*What is expected:* Give the entries below again, word for word, and leave out the images.

** Opening Supplied material block **

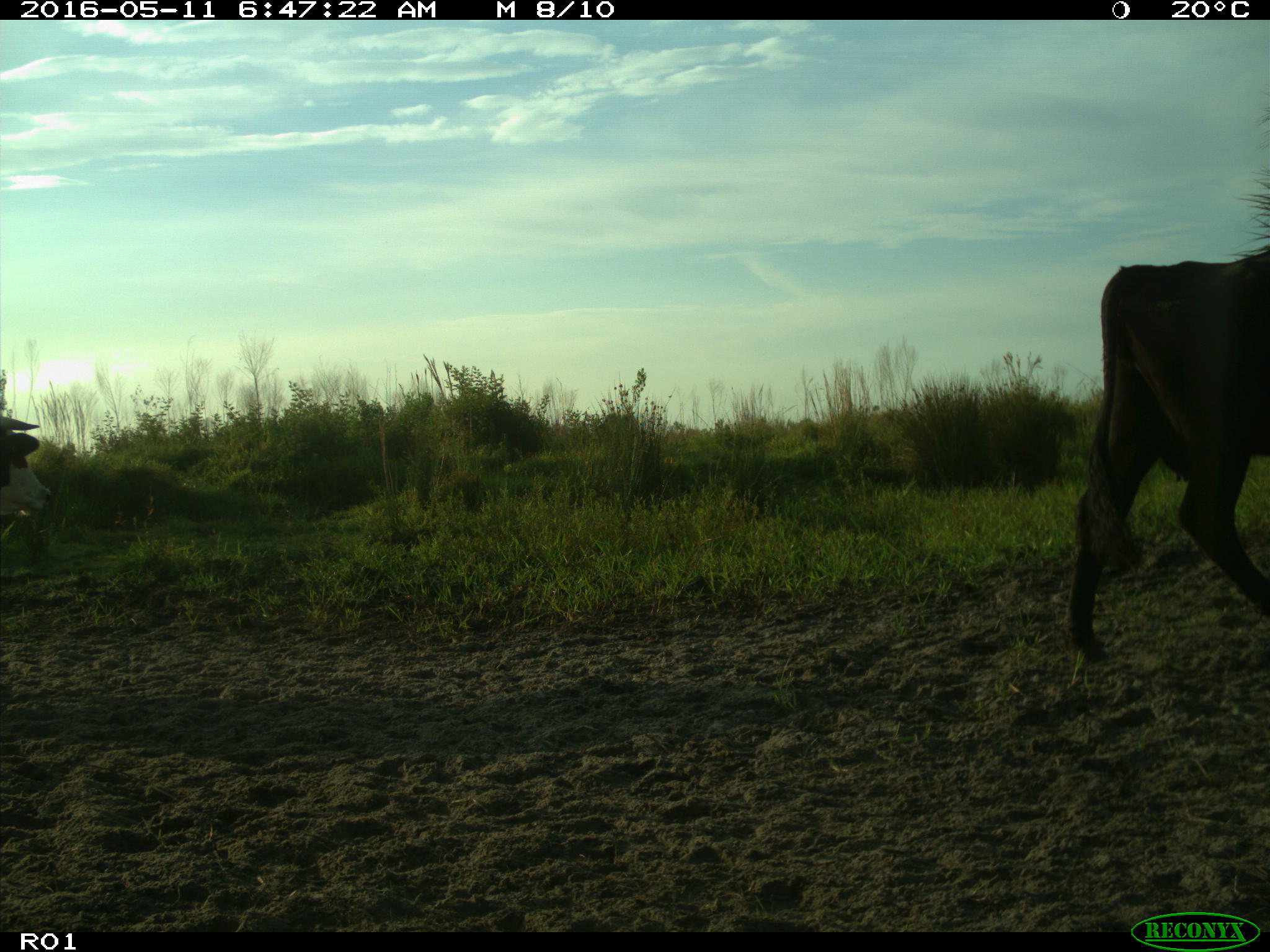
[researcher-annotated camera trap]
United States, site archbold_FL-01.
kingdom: Animalia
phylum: Chordata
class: Mammalia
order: Artiodactyla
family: Bovidae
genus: Bos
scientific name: Bos taurus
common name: domestic cow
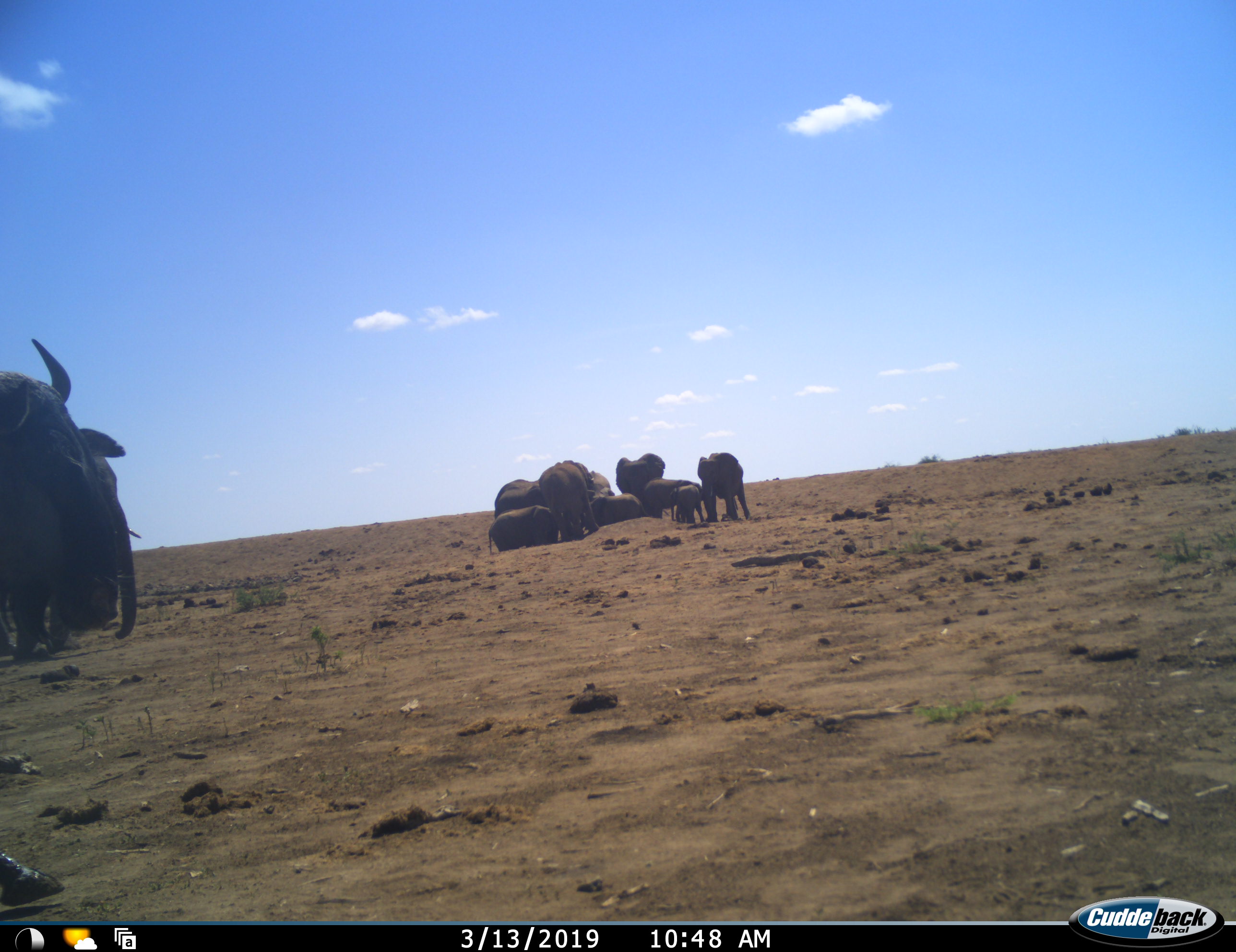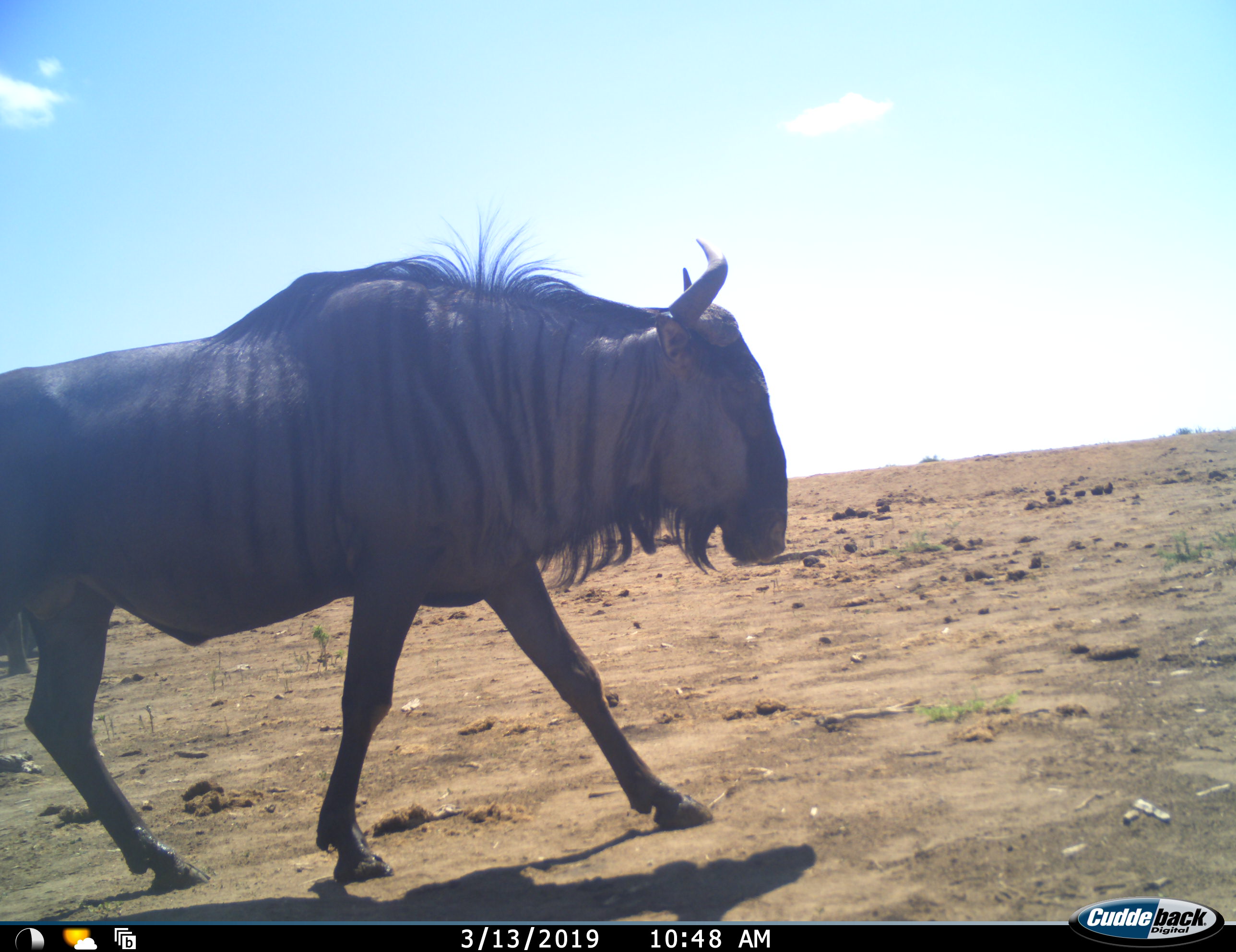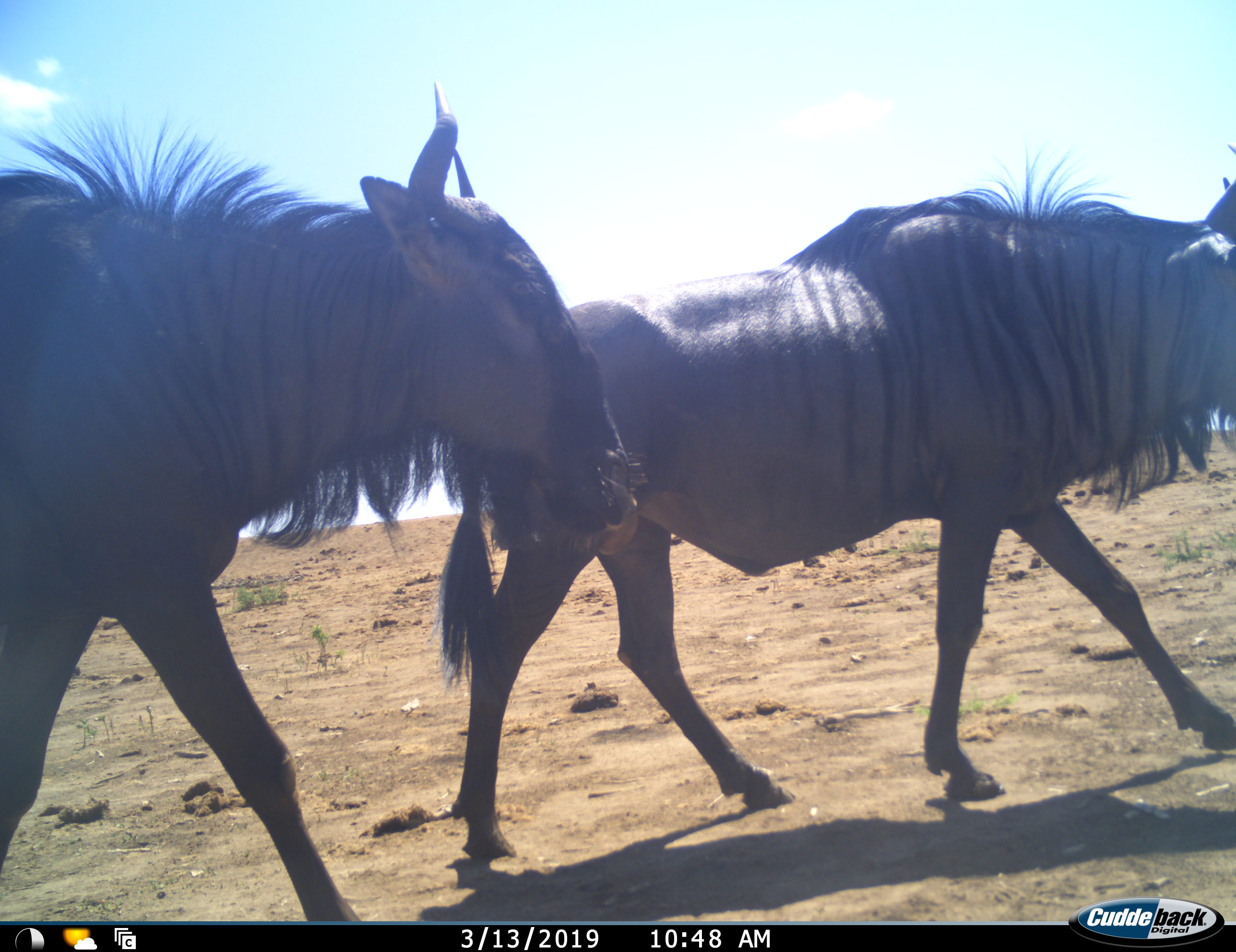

** Closing Supplied material block **

*Reply to the exercise:*
[researcher-annotated camera trap]
United States, site archbold_FL-01.
kingdom: Animalia
phylum: Chordata
class: Mammalia
order: Artiodactyla
family: Bovidae
genus: Bos
scientific name: Bos taurus
common name: domestic cow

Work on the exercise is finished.